Il procedimento si riferisce all’utilizzo sproporzionato della tecnologia di advertising comportamentale nota come Phorm da parte dei provider del Regno Unito.

 

La tecnologia – spiega la Ue – si basa sull’analisi costante della navigazione internet al fine di determinare gli interessi degli utenti e realizzare annunci pubblicitari mirati ai loro gusti e ai loro interessi.

British Telecom  ha ammesso di aver usato Phorm in via sperimentale senza informare gli utenti, molti dei quali si sono poi rivolti alle Autorità.

 

Da qui i diversi appelli della Commissione europea all’indirizzo delle autorità britanniche, per ricevere informazioni relative alle modalità di applicazione della normativa europea sulla privacy.

 

A partire da luglio 2008 la Commissione ha scritto più volte alle autorità britanniche per chiedere informazioni in merito all’uso di Phorm, giungendo alla conclusione che le norme comunitarie in materia di riservatezza delle comunicazioni nel Regno Unito pongano “dei problemi strutturali”.

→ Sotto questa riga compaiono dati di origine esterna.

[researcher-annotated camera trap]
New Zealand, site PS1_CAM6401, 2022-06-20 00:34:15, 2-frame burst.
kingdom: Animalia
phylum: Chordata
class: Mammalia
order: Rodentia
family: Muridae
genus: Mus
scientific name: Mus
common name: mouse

La Commissione ha inoltre espresso  preoccupazione per il fatto che il Regno Unito non abbia “un’autorità nazionale di sorveglianza che si occupi di queste intercettazioni”.

 

La gran Bretagna ha ora due mesi di tempo per rispondere alle osservazioni sollevate dalla Commissione e, se il riscontro non dovesse essere soddisfacente, potrà poi decidere se formulare un parere motivato e, quindi, di adire alla Corte di Giustizia.